> [KUTIPAN TEKS]
══════

Para ulama yang berpedoman pada pendapat ini mengatakan bahwa di bulan Ramadlan inilah beliau kali pertama menerima wahyu.

 Namun oleh golongan pertama pendapat ini dibantah bahwa yang dimaksud turunnya al-Quran di bulan Ramadlan bukanlah yang kali pertama, akan tetapi hanya menjelaskan bahwa al-Quran diturunkan secara keseluruhan di baitul-‘izzah pada malam mulia atau lailatul-Qadr, kemudian baru diturunkan secara berangsur-angsur selama 23 tahun. wallahu a’lam.

Wa sūratu-qra` awwalul-munazzali, surat yang pertama turun adalah surah Iqra` atau al-‘Alaq. Sebagaimana diriwayatkan dalam sahih Bukhāri Muslim (B No. 3, M No. 160-161).

Wudlu dan Shalat untuk Pertama Kali

جِبْرِيـلُ وَهْـيَ رَكْعَتَانِ مُحْكَمَةْ24ثُمَّ الْوُضُــوءَ وَالصَّلَاةَ عَلَّمَهْ

“Jibril mengajarkan Nabi bersyariat, tentang caranya berwudu juga salat”

Ibn Ishāq berkata: sebagian ahli ilmu berkata kepadaku, ketika salat diwajibkan kepada Rasulullah Jibril mendatangi beliau di atas kota Makkah, kemudian Jibril mendekap baginda Rasulullah menggunakan sayapnya di sebuah tepi lembah, lalu lembah tersebut memancarkan mata air. Jibril pun kemudian berwudlu untuk menunjukkan kepada Rasulullah bagaimana tata cara bersuci untuk mendirikan salat dan Rasulullah pun menyaksikannya. Setelah itu Rasulullah berwudlu sebagaimana Jibril berwudlu. Setelah itu Jibril berdiri mendirikan salat dan Rasulullah juga salat seperti yang dilakukan Jibril. Setelah selesai Jibril pun beranjak pergi.

Setelah peristiwa tersebut, kemudian Rasulullah datang menemui Khadijah, beliau berwudlu untuk menunjukkan kepada ibu Khadijah bagaimana tata cara bersuci untuk salat sebagimana yang telah ditunjukkan oleh Jibril. Kemudian ibu Khadijah berwudlu sebagaimana wudlunya Rasulullah. Beliau kemudian mendirikan salat bersama ibu Khadijah sebagaimana yang telah ditunjukkan oleh Jibril kepada beliau.

══════

> [DESKRIPSI LATIHAN]
Jawablah pertanyaan berikut berdasarkan teks tentang wahyu pertama dan wudu di atas:
1. Menurut golongan pertama, berapa lama al-Quran diturunkan secara berangsur-angsur?
2. Surah apa yang disebut sebagai surah yang pertama turun?
3. Kepada siapa Rasulullah menunjukkan tata cara bersuci untuk salat setelah diajari Jibril?

(Entri yang diambil dari sebuah koleksi)
══════

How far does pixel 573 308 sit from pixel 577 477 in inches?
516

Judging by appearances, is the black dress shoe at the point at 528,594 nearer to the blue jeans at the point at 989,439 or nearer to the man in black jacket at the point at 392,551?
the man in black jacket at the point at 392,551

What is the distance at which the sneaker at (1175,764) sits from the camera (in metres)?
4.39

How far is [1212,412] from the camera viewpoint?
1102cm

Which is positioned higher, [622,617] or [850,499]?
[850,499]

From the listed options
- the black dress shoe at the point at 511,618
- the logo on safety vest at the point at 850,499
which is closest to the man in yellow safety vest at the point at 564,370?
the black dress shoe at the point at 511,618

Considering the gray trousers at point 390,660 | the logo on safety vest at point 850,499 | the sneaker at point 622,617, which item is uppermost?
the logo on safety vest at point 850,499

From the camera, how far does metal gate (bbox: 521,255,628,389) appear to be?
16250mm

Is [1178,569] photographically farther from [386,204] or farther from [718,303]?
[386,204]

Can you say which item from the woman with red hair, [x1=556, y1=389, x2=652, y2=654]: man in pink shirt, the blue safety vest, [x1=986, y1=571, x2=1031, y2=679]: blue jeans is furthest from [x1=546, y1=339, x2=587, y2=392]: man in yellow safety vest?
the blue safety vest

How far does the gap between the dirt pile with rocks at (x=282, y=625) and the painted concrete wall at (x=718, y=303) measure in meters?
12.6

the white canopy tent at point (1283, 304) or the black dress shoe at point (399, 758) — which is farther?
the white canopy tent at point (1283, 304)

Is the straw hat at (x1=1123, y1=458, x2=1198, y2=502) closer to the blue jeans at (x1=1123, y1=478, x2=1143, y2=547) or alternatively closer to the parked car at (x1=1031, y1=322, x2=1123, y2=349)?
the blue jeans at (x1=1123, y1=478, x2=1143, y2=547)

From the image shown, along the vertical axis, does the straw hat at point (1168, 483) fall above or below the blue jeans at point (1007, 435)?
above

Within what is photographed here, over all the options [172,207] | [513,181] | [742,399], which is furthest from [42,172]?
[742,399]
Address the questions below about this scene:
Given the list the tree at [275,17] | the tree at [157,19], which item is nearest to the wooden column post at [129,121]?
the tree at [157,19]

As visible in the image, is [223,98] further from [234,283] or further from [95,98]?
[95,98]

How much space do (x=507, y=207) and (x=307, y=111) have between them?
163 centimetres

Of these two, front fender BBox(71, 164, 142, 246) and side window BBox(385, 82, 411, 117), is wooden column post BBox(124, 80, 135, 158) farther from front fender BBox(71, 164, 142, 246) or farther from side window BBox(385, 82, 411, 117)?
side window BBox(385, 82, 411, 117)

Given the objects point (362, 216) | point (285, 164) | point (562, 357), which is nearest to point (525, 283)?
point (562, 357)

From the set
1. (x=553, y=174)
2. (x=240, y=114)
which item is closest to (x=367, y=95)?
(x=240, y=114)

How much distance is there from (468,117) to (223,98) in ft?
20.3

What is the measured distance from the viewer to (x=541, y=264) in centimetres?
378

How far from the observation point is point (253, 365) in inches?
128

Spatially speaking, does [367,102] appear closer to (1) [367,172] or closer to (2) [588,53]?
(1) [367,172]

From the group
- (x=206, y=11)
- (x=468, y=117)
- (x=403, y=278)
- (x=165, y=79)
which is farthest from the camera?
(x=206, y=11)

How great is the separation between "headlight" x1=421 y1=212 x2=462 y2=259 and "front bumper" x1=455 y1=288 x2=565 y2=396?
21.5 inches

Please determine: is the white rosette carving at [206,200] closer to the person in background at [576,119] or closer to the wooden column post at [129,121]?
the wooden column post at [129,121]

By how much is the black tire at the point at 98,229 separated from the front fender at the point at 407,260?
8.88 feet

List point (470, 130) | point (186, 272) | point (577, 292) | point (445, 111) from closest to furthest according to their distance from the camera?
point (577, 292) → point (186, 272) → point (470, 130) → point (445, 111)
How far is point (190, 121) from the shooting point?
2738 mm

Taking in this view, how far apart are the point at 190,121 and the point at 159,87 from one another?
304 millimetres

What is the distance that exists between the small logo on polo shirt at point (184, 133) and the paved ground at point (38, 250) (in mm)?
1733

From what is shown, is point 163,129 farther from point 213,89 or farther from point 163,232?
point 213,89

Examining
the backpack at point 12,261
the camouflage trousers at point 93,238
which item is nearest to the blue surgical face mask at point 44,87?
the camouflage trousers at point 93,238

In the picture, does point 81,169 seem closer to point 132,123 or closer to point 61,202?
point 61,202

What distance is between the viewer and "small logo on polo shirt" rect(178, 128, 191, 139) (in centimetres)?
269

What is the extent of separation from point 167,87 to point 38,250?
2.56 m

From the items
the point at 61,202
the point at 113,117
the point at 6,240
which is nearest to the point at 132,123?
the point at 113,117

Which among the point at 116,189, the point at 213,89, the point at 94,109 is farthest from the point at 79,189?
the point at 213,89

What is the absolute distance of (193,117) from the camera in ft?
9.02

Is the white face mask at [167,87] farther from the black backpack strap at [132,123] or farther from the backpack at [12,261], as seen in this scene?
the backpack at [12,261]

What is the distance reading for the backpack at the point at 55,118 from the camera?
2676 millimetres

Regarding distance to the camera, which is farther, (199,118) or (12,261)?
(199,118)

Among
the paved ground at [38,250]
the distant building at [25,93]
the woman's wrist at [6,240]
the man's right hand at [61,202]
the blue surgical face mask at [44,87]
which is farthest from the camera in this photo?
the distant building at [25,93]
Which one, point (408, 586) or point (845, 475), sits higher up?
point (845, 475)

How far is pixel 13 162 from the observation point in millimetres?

══════

> [HASIL LATIHAN]
1. Selama 23 tahun.
2. Surah Iqra` atau al-'Alaq.
3. Kepada ibu Khadijah.